Problem A: Equations
Given 2 equations on the variables x and y, solve for
x and y.
The first line of input contains N, the number of test cases. Each test
case consists of two equations, each on a separate line. An empty line
separates cases.
An equation consists of two or more terms separated by addition,
subtraction, or equality operators. A term is an integer, or a
variable name (x or y) optionally preceded by a minus sign or an
integer coefficient. There is exactly one equality operator. All operators
are surrounded by spaces, and there are no spaces within terms.
For each case, print two lines, giving the values of x and y
as rationals in simplest terms. If
x or y has no unique rational value such that both equations hold,
print "don't know" for its value. Print an empty line
between cases.
· · · ·
> [任务要求]:
请依据上述方程题目回答：
1. 输入的第一行给出什么？
2. 每个方程中恰有几个等号运算符？
3. 若 x 或 y 没有使两个方程同时成立的唯一有理数值，应为其输出什么？
下列数据出自另一来源。

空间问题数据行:
· · · ·
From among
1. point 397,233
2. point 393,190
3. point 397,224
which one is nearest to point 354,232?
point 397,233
· · · ·
> [任务答复]:
1. 测试用例的数量 N。
2. 恰有一个。
3. 输出 "don't know"。